● What you will do: From the entries below, copy out all lines holding "gtag".

── Records provided ──

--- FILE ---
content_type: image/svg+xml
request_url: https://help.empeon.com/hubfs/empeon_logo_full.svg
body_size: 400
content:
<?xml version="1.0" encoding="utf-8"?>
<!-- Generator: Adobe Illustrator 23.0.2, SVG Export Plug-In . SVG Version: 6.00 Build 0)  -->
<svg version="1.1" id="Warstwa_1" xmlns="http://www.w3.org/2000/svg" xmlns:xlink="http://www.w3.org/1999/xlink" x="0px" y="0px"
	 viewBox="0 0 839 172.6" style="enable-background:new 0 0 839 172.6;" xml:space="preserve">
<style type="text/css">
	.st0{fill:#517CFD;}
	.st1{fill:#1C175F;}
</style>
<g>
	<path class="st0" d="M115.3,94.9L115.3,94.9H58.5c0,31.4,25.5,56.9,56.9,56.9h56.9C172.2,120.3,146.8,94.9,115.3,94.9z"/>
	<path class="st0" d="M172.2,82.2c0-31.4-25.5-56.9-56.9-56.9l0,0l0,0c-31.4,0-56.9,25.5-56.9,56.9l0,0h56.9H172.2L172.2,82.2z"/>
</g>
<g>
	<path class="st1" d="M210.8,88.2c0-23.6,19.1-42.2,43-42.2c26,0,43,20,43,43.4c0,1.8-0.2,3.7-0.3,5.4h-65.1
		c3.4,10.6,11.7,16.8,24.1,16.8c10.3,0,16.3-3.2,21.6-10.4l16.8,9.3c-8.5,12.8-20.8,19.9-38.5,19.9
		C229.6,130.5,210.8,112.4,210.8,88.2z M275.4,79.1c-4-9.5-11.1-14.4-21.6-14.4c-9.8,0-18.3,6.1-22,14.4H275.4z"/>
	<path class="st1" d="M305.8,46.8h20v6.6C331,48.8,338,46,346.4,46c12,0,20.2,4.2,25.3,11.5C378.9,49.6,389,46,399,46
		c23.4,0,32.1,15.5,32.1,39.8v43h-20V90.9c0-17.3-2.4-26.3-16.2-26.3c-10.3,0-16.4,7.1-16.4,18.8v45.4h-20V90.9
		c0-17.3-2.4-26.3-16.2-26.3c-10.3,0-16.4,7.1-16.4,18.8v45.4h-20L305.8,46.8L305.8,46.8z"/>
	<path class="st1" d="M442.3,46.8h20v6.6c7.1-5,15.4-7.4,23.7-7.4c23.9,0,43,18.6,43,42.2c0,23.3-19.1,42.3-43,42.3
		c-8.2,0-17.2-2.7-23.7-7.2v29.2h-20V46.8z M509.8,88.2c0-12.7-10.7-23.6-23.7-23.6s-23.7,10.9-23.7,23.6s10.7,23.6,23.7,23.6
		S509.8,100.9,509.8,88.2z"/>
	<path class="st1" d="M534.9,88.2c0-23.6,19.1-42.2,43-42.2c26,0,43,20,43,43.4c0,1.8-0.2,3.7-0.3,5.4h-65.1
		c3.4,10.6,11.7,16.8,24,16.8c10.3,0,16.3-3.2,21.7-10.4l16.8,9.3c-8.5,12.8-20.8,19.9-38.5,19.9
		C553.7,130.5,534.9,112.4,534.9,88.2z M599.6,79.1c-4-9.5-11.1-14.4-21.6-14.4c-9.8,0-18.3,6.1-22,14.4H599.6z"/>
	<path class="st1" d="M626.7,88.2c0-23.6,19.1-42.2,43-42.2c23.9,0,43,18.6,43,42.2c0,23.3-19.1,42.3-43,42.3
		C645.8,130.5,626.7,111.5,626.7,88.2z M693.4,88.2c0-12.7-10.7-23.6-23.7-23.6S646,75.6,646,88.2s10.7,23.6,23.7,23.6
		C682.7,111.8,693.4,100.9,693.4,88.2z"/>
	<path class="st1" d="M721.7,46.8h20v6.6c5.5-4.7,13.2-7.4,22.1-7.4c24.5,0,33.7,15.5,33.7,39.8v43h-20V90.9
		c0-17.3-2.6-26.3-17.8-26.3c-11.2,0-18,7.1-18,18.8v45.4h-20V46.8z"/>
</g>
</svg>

───
── Records provided ──

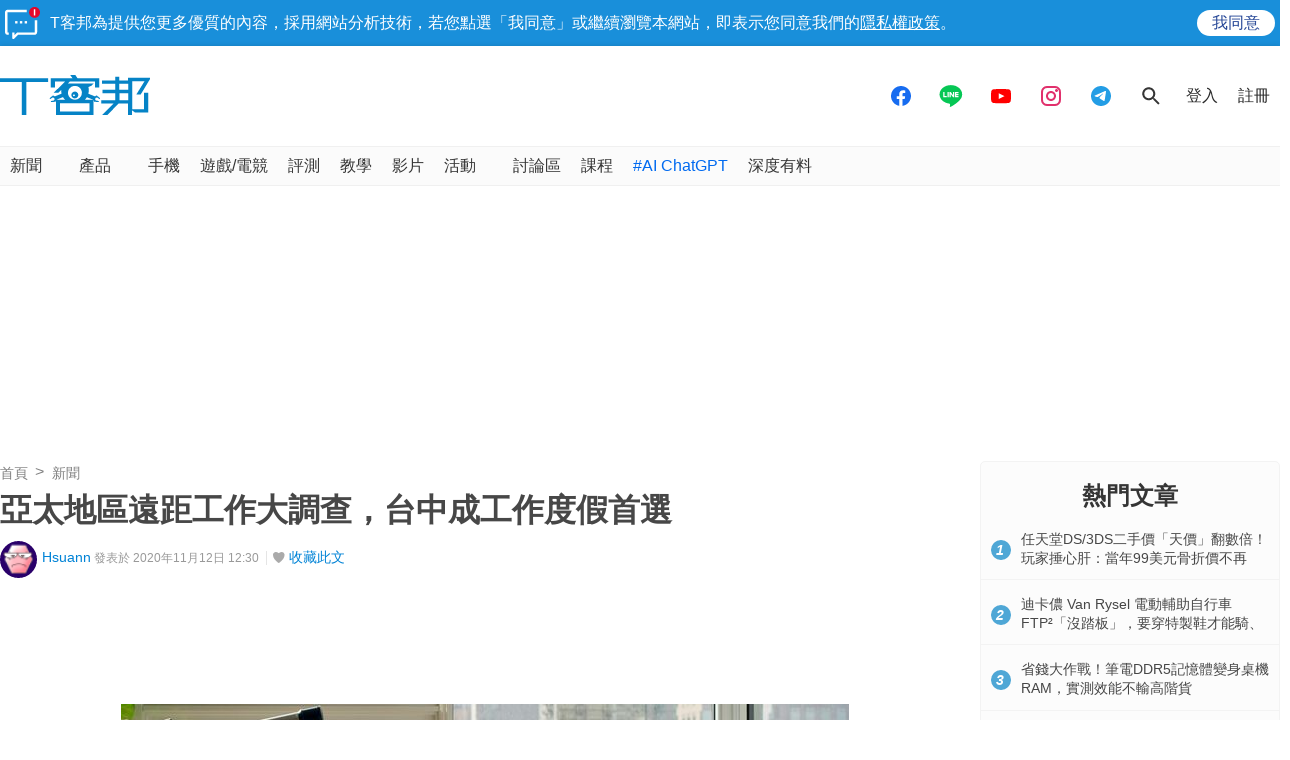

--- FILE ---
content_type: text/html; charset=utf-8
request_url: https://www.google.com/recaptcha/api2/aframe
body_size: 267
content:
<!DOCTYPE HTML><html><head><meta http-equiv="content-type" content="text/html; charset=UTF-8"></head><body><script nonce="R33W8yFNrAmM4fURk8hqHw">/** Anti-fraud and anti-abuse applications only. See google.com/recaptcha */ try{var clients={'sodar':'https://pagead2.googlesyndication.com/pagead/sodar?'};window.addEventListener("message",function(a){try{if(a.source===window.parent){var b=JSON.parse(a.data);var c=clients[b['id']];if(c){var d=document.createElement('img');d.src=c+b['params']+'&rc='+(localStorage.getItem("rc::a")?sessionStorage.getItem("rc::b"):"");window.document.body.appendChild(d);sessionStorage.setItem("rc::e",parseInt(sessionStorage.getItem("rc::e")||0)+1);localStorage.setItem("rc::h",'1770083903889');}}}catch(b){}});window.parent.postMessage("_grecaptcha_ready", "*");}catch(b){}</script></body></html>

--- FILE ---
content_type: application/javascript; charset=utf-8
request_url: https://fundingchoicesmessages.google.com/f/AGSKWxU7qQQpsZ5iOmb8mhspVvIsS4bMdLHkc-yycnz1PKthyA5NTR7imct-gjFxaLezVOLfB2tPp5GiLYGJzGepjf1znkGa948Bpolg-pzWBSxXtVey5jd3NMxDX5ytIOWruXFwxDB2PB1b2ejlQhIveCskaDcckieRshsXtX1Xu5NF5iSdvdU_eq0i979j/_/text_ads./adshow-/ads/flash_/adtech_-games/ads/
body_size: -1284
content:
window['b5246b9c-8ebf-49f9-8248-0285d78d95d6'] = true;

───
── Records provided ──

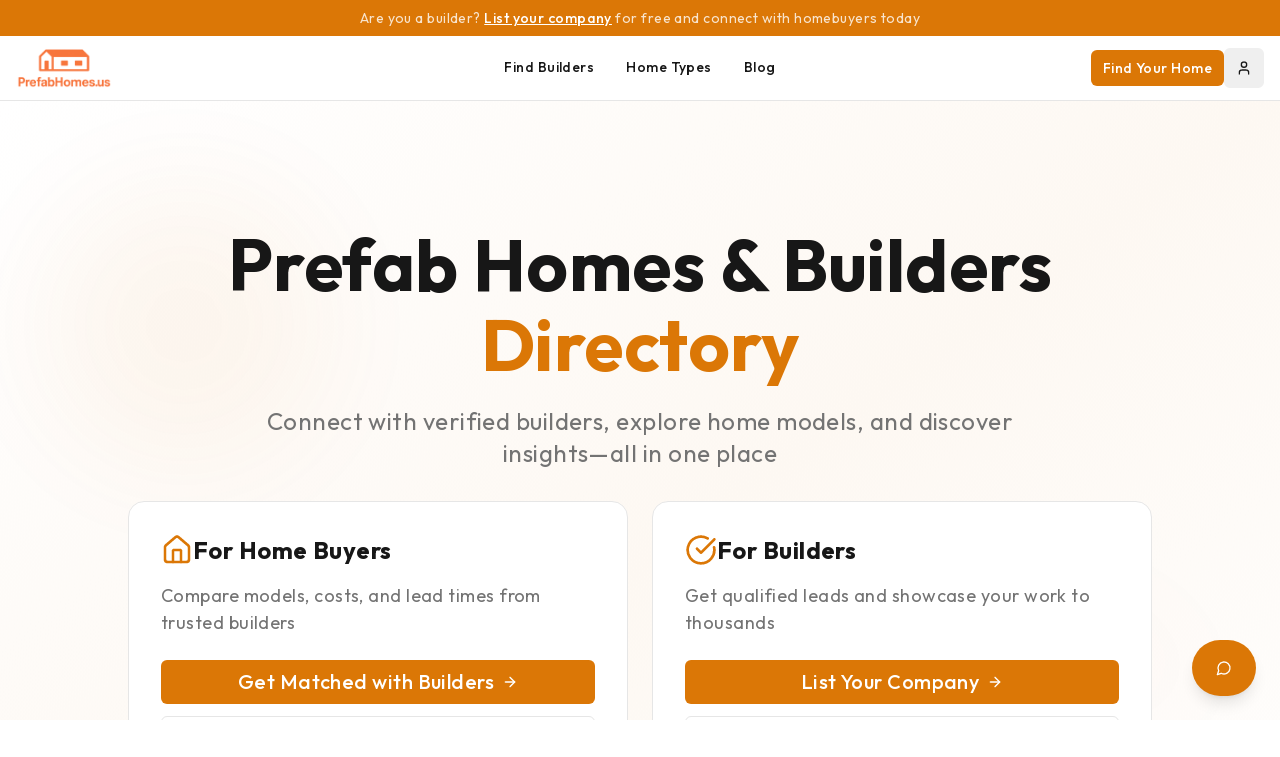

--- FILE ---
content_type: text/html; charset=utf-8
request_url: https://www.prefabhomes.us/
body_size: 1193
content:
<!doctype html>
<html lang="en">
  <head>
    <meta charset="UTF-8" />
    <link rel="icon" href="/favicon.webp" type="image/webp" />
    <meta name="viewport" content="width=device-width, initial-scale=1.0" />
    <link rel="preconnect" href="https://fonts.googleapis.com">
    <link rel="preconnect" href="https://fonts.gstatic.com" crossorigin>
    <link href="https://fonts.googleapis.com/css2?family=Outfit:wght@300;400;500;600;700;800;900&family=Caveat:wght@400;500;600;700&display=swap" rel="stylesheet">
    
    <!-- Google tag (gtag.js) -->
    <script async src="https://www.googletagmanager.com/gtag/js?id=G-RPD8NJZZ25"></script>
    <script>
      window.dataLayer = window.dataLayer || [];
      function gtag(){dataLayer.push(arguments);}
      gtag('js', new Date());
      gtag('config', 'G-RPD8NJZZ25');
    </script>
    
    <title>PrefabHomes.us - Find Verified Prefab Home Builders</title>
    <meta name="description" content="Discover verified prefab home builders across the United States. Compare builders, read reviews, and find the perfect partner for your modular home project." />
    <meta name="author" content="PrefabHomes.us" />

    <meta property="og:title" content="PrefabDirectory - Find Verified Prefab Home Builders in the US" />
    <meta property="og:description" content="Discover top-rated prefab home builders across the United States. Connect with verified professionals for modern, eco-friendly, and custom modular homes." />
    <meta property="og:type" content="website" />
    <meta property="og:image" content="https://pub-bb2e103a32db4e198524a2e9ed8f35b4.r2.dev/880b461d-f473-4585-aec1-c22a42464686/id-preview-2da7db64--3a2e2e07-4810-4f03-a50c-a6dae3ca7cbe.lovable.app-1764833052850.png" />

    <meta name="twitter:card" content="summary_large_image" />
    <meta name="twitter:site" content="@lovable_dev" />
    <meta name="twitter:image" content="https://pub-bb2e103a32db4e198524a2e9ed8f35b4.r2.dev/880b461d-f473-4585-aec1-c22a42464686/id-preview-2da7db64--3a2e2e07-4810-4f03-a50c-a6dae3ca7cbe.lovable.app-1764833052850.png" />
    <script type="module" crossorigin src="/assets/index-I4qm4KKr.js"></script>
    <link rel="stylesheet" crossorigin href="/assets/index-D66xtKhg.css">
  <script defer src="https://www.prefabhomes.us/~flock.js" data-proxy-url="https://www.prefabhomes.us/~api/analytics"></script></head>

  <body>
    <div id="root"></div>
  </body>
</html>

───

● Task solution:
    <!-- Google tag (gtag.js) -->
    <script async src="https://www.googletagmanager.com/gtag/js?id=G-RPD8NJZZ25"></script>
      function gtag(){dataLayer.push(arguments);}
      gtag('js', new Date());
      gtag('config', 'G-RPD8NJZZ25');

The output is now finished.